2016-04-29 16:28:16

by Waiman Long

[permalink] [raw]
Subject: [PATCH v5 0/2] ext4: Improve parallel I/O performance on NVDIMM

v4->v5:
- Change patch 1 to disable i_dio_count update in do_dax_io().

v3->v4:
- For patch 1, add the DIO_SKIP_DIO_COUNT flag to dax_do_io() calls
only to address issue raised by Dave Chinner.

v2->v3:
- Remove the percpu_stats helper functions and use percpu_counters
instead.

v1->v2:
- Remove percpu_stats_reset() which is not really needed in this
patchset.
- Move some percpu_stats* functions to the newly created
lib/percpu_stats.c.
- Add a new patch to support 64-bit statistics counts in 32-bit
architectures.
- Rearrange the patches by moving the percpu_stats patches to the
front followed by the ext4 patches.

This patchset aims to improve parallel I/O performance of the ext4
filesystem on DAX.

Patch 1 disables update of the i_dio_count as all DAX I/Os are synchronous
and should be protected from whatever locking was done by the filesystem
caller or within dax_do_io() for read (DIO_LOCKING).

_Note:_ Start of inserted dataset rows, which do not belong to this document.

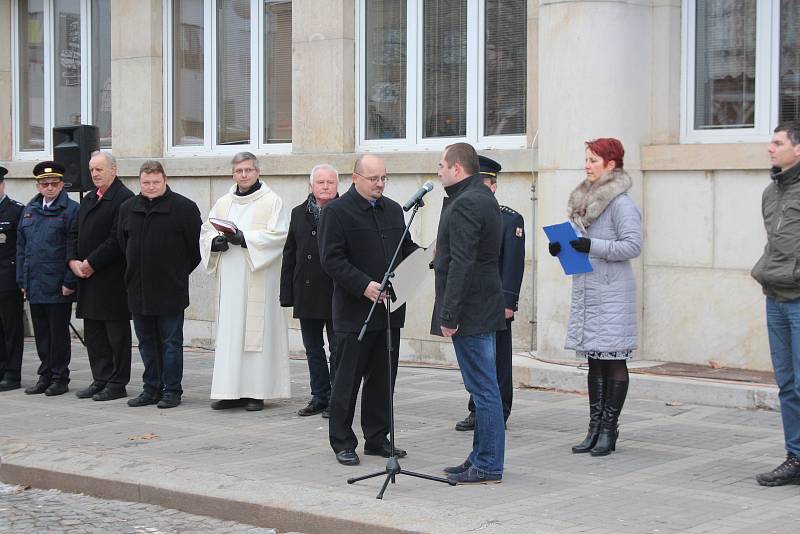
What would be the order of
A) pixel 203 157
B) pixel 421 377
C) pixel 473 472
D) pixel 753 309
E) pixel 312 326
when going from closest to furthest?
pixel 473 472, pixel 312 326, pixel 753 309, pixel 421 377, pixel 203 157

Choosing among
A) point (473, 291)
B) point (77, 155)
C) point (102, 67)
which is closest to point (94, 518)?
point (473, 291)

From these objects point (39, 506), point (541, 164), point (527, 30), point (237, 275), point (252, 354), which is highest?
point (527, 30)

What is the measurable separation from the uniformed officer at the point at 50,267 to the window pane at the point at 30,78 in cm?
637

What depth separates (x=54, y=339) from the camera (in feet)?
37.2

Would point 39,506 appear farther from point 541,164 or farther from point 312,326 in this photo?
point 541,164

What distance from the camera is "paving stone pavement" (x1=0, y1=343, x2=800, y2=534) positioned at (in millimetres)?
6582

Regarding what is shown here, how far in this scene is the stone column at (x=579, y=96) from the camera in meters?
11.1

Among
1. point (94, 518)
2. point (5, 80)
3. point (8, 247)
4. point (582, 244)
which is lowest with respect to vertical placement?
point (94, 518)

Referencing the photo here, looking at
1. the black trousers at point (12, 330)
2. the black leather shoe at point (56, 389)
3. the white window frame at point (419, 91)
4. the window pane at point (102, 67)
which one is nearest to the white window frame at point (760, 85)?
the white window frame at point (419, 91)

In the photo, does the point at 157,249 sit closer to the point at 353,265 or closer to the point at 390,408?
the point at 353,265

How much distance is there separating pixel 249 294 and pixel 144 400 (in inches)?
51.3

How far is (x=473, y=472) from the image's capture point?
290 inches

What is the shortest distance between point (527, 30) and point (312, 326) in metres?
4.17

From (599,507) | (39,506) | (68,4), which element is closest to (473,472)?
(599,507)
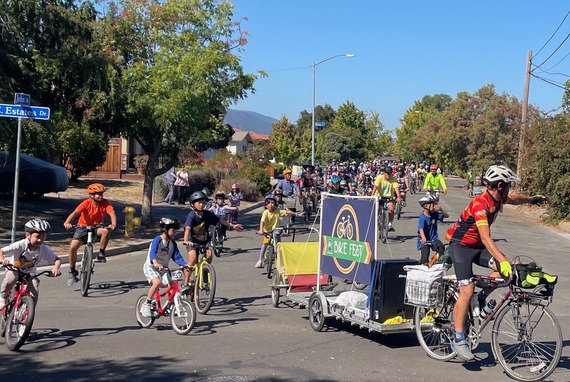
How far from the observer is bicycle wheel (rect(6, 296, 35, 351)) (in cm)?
755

Patch 2 converts some ext4 statistics counts into percpu counts using
the helper functions.

Waiman Long (2):
dax: Don't touch i_dio_count in dax_do_io()
ext4: Make cache hits/misses per-cpu counts

fs/dax.c | 14 ++++++--------
fs/ext4/extents_status.c | 38 +++++++++++++++++++++++++++++---------
fs/ext4/extents_status.h | 4 ++--
3 files changed, 37 insertions(+), 19 deletions(-)


2016-04-29 16:29:56

by Waiman Long

[permalink] [raw]
Subject: [PATCH v5 2/2] ext4: Make cache hits/misses per-cpu counts

This patch changes the es_stats_cache_hits and es_stats_cache_misses
statistics counts to percpu counters to reduce cacheline contention
issues whem multiple threads are trying to update those counts
simultaneously.

With a 38-threads fio I/O test with 2 shared files (on DAX-mount
NVDIMM) running on a 4-socket Haswell-EX server with 4.6-rc1 kernel,
the aggregated bandwidths before and after the patch were:

Test W/O patch With patch % change
---- --------- ---------- --------
Read-only 16499MB/s 17215MB/s +4.3%
Read-write 4361MB/s 4794MB/s +9.9%

Signed-off-by: Waiman Long <[email protected]>
---
fs/ext4/extents_status.c | 38 +++++++++++++++++++++++++++++---------
fs/ext4/extents_status.h | 4 ++--
2 files changed, 31 insertions(+), 11 deletions(-)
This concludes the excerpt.